Another metric for model evaluation is the F1 score which combines Recall and precision. The formula for F1 score is (2 * precision * recall)/(precision + recall)
.
Once an AI product or feature has been developed, it needs to be tested against defined business metrics. These metrics are formulated from the business cases stated earlier. The product metrics must be specific and measurable. Examples of good metrics are:
- Increase user acquisition by 10% month on month
- Reduce operating expenditure in customer service by 30%
- Improve the NPS score by 40%
Business metrics should be measured before and after deploying a model. A way to ascertain the impact of an ML system on a product is to conduct A/B tests. These tests are run on sampled live users. A competing portion (new model or process) is put in a test with an existing portion. The winner after evaluation against set metrics is used as the final version in production.

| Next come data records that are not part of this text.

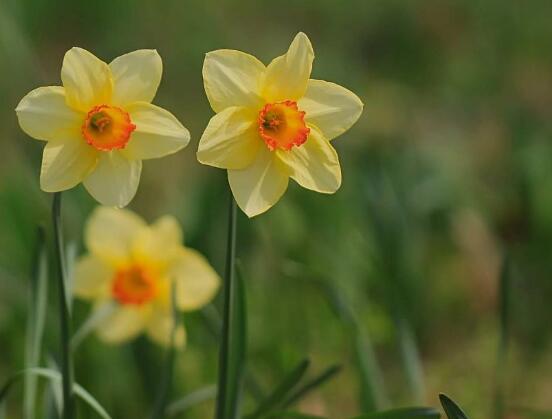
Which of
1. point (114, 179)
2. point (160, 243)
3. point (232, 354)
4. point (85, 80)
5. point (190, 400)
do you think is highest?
point (85, 80)

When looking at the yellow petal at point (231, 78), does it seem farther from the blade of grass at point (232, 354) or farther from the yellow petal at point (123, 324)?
the yellow petal at point (123, 324)

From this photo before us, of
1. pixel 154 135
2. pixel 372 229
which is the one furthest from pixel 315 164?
pixel 372 229

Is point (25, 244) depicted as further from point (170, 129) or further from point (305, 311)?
point (170, 129)

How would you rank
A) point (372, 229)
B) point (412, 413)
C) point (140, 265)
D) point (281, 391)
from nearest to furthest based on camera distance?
point (412, 413) < point (281, 391) < point (140, 265) < point (372, 229)

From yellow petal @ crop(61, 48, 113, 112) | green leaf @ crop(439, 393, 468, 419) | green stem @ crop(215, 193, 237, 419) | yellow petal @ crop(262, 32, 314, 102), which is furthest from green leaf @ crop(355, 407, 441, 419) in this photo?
yellow petal @ crop(61, 48, 113, 112)

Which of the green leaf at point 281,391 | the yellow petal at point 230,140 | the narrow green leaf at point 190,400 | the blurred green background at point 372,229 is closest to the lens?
the yellow petal at point 230,140

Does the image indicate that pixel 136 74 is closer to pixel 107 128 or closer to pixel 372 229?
pixel 107 128

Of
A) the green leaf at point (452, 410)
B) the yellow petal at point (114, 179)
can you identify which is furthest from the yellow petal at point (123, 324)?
the green leaf at point (452, 410)
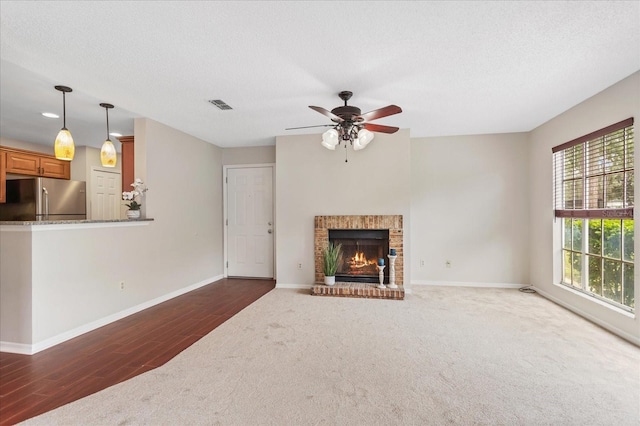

Like every other product, multiple factors are considered to ensure that multiple strategic intents defined by all stakeholders are met. Also, product development efforts must align with the high-level product vision.
In developing ML-powered products, the data is largely considered when building for the long term. The following questions come to mind:
How will the data change over time? What is the cost of acquiring the data? Does running the model in the long term align with the product vision or multiple changes have to occur at certain stages in the life of the product? What does the roadmap for the AI solutions look like?
These and all other product management questions have to be answered and all should be within the frame of the product vision.
Building out successful products requires a strong feedback loop from the customer and the business, informing the product. There should be adequate mechanisms in place to ensure this feedback is incorporated in every step of an AI product iteration. From data annotation, model training, and testing to model iteration for performance.
Human in the loop (HITL) is normally introduced in ML systems to serve as feedback mechanisms where an ML system is deficient. The data from the human is used in further training the ML system for improved performance.
Lastly, like I would say, “there is no one defined route/blueprint to building and shipping every product”, however, certain entities are common in all products. Pick out the ‘useful commons’, hone your process, track performance, and ship better!
Here’s to becoming better.
William.